Zacharko podkreśla, że zrównoważony rozwój to podstawa. Tymczasem według niego często centrum miasta jest remontowane i modernizowane kosztem dzielnic peryferyjnych. A przecież i tam mieszkają zakopiańczycy. Warto również pamiętać o tym, że trzeba dbać o możliwość rozwoju tak dużych biznesów jak i małych rodzinnych firm, których pod Tatrami jest przecież najwięcej. Jerzy Zacharko zwraca również uwagę na niefrasobliwość w wydatkach miasta w ostatniej kadencji.

 

Jako przykład podaje rewitalizację parku miejskiego.
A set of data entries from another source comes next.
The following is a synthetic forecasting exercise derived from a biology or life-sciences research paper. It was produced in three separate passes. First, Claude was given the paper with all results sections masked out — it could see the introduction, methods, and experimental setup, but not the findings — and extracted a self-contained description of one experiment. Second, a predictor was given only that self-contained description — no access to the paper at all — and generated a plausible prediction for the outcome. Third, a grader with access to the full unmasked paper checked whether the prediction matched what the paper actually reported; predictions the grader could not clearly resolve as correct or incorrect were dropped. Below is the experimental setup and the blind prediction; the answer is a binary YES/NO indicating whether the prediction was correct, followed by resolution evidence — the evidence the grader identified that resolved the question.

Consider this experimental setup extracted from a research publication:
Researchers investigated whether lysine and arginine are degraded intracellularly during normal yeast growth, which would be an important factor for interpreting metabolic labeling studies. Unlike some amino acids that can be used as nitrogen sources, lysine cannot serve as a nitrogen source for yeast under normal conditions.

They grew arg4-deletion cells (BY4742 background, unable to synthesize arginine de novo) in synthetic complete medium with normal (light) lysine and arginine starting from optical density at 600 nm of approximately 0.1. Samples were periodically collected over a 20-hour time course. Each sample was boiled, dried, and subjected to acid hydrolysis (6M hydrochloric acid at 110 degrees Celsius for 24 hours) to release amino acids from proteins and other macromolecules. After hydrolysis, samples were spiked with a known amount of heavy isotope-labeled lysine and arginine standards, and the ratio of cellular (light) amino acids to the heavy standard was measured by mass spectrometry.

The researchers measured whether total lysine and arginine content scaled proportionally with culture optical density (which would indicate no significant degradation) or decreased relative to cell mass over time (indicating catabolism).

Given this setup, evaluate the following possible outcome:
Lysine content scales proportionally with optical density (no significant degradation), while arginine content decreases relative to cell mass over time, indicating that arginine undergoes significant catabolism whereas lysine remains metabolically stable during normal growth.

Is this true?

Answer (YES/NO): NO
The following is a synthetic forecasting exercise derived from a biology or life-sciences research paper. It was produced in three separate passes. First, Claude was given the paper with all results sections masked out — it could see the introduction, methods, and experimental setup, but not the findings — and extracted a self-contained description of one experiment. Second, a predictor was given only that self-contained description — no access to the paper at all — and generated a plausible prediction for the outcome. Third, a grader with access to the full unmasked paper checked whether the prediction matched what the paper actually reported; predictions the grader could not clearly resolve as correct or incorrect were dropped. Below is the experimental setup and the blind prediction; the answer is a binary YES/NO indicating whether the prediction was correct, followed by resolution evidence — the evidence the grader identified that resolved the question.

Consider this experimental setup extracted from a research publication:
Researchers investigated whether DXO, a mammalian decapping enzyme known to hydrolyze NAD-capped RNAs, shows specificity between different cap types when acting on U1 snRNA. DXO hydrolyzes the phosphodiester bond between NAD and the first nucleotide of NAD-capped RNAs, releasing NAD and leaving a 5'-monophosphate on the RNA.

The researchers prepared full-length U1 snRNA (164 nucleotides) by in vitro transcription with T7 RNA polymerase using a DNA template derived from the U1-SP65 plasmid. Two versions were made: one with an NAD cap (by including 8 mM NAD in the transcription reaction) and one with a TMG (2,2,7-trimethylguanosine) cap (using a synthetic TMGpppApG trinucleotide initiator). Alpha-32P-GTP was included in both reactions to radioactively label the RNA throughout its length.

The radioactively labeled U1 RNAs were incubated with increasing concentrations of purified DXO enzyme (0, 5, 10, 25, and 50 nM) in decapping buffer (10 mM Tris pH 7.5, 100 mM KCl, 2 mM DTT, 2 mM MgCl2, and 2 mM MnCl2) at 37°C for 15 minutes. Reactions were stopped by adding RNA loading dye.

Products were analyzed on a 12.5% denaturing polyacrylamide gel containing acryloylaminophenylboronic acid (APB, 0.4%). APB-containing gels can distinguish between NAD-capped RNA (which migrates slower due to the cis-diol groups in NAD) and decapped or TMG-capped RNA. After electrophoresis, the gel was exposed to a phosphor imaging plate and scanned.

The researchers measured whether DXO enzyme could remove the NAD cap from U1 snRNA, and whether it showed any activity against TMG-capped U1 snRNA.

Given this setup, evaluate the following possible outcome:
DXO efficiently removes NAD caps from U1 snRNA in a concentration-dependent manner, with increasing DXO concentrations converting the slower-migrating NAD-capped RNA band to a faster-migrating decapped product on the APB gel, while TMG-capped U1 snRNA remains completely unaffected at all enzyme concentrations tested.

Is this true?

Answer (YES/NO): NO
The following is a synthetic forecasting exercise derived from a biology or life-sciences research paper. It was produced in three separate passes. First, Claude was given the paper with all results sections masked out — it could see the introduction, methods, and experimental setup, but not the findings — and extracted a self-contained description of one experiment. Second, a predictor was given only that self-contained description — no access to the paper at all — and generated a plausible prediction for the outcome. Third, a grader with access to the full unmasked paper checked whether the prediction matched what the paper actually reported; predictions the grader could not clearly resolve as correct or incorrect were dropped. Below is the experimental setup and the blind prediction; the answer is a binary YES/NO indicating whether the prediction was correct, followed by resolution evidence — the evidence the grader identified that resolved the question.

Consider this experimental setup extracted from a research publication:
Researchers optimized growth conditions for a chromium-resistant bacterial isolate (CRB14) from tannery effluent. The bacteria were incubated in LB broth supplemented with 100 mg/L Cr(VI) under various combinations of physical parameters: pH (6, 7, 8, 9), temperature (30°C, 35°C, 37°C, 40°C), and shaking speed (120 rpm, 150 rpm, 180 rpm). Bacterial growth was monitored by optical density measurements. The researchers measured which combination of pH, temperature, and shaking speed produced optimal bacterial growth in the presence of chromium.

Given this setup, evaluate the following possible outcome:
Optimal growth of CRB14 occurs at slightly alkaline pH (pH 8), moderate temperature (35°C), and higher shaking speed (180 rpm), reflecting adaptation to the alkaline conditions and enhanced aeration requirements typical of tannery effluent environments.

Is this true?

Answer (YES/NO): NO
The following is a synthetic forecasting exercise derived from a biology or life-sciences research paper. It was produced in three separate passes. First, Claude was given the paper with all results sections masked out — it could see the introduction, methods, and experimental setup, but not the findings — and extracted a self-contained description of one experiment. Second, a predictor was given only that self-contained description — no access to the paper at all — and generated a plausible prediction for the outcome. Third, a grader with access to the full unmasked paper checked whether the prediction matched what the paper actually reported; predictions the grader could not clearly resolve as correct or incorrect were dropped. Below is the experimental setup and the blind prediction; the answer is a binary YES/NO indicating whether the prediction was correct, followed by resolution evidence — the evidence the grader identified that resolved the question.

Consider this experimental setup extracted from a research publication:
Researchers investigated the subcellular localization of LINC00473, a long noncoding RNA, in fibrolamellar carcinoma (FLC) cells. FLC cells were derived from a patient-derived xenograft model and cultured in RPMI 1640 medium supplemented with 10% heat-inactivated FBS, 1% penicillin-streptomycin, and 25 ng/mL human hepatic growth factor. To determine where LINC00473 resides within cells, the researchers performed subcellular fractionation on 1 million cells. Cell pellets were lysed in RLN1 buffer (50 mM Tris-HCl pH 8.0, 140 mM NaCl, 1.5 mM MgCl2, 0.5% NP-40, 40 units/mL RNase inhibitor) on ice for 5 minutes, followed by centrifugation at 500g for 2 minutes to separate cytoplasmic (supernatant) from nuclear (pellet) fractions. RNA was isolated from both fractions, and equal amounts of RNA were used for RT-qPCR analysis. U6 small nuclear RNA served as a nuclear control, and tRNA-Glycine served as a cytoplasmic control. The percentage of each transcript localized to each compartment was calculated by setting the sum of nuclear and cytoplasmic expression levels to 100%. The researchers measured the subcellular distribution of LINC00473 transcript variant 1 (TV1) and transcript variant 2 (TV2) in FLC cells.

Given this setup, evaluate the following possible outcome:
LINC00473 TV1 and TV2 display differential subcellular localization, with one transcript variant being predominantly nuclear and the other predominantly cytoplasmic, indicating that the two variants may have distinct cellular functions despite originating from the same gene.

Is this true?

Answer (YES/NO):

Umowa z Marszałkiem Małopolski była jasna – województwo da 2/3 kosztów. Problem w tym że inwestycję niedoszacowano i zamiast 7 mln do których miasto dostało dofinansowanie park i Plac Niepodległości kosztował 17 mln. - Trzeba też zadać pytanie czy Zakopanemu najbardziej potrzebny jest park? - pyta Jerzy Zacharko.

 

Kandydat na burmistrza wskazuje również, że prywatyzację Polskich Kolei Linowych. - Rada zgodziła się na prywatyzację przez spółkę samorządową o ile ta będzie mieć decydujący głos w sprawach strategicznych dla spółki. Teraz jednak okazało się, że 99 procent w PKG ma spółka z Luksemburga. Inne priorytety to mieszkania komunalne, których pod Tatrami gmina powinna budować więcej – to obowiązek samorządu wobec tych mieszkańców, których nie stać na kupno czy wynajem lokalu na wolnym rynku.